▶ _The task_
Turn the part of the data that opens with the line containing "How far in space" and closes with the line containing "558 centimetres" into a two-column CSV with the headers input and output. Give one row for each item and its answer, with each value in a single quoted field and any line breaks replaced by spaces.
--- begin Material for this task ---
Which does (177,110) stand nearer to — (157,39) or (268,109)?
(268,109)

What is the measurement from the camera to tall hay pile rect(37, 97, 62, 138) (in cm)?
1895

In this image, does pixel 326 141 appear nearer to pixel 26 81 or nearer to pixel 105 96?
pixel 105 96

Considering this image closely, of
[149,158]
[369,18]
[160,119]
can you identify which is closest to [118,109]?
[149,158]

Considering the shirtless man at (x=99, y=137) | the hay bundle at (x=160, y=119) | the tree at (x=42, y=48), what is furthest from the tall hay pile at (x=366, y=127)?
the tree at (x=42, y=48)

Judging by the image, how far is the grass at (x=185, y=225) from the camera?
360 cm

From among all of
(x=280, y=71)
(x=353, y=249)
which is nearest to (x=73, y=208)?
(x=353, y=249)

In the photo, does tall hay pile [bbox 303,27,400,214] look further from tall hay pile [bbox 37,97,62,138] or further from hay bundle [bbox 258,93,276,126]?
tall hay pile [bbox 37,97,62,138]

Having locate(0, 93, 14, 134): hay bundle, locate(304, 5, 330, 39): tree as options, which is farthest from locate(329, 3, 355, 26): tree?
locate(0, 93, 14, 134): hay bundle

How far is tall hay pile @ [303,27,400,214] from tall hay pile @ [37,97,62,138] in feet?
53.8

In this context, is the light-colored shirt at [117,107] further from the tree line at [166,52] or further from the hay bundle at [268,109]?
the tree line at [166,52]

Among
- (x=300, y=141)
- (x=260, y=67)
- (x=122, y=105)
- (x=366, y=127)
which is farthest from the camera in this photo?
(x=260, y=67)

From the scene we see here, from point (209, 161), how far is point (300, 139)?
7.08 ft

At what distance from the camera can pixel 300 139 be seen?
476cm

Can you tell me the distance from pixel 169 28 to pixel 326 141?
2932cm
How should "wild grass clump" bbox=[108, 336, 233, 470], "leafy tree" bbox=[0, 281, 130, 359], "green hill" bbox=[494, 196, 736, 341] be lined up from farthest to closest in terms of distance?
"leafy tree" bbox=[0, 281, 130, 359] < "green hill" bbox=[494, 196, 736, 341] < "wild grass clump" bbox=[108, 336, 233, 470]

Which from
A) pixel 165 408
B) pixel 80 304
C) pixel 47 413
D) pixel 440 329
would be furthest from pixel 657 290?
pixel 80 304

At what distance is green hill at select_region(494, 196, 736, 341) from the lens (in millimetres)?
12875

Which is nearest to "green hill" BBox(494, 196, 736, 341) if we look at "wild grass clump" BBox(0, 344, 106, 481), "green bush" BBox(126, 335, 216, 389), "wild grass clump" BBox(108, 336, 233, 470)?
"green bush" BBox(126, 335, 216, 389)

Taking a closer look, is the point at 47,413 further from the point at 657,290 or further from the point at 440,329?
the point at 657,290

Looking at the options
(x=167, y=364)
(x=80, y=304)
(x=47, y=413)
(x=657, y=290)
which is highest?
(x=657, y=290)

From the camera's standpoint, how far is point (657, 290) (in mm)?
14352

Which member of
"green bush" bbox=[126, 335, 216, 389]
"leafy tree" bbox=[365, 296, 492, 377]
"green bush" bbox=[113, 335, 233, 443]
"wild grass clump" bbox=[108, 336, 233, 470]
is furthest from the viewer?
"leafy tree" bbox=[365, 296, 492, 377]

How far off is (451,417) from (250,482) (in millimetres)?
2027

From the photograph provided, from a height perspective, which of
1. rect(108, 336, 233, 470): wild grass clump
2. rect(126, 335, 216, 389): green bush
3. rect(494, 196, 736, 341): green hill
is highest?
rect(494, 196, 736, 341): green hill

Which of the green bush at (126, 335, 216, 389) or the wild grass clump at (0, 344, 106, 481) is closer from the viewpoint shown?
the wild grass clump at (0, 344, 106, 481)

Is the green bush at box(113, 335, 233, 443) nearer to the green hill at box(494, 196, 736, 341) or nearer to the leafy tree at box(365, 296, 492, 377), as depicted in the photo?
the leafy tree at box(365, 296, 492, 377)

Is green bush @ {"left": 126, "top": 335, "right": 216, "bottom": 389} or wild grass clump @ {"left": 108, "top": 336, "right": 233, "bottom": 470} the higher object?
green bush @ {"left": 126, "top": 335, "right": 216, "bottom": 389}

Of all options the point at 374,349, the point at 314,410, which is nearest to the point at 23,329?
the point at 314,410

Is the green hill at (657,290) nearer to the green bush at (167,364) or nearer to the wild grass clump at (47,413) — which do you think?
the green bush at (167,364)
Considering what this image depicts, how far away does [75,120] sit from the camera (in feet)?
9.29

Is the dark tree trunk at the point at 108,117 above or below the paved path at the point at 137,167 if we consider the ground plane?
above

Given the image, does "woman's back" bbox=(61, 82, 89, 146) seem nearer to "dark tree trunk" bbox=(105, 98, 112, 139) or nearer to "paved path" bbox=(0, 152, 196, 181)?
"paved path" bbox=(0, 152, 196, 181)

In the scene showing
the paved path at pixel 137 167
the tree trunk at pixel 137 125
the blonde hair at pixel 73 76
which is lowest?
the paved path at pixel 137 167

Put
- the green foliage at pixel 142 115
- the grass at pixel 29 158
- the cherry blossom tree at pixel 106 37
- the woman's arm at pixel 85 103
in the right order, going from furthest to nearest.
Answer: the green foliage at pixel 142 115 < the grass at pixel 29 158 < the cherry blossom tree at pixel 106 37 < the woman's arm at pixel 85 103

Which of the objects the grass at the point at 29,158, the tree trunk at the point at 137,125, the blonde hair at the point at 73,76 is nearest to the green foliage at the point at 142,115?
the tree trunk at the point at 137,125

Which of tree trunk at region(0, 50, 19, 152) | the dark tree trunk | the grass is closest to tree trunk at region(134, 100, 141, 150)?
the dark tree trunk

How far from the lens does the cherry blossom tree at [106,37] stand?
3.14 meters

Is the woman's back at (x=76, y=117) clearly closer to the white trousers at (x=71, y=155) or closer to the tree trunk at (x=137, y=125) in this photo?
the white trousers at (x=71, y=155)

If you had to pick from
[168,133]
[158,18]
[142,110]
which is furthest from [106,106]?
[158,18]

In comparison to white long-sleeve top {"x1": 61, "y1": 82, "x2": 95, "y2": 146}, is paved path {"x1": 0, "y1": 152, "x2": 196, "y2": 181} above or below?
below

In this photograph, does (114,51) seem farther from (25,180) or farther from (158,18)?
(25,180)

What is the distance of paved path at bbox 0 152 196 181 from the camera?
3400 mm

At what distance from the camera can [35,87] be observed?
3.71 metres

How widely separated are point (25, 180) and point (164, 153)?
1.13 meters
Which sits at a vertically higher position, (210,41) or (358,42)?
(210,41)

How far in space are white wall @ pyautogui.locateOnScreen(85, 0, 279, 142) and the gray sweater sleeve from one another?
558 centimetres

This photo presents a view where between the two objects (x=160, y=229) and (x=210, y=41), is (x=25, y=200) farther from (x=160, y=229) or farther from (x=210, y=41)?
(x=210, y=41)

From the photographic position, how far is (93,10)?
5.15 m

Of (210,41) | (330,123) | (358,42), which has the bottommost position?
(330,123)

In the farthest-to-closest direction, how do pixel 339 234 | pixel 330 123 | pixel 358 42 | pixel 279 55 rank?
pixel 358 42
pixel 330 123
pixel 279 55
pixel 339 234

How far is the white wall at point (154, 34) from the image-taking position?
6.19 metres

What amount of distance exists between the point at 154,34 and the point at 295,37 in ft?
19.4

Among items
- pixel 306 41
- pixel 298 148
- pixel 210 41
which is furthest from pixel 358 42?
--- end Material for this task ---
▶ _Solution to the problem_
input,output
"How far in space are white wall @ pyautogui.locateOnScreen(85, 0, 279, 142) and the gray sweater sleeve from one another?","558 centimetres"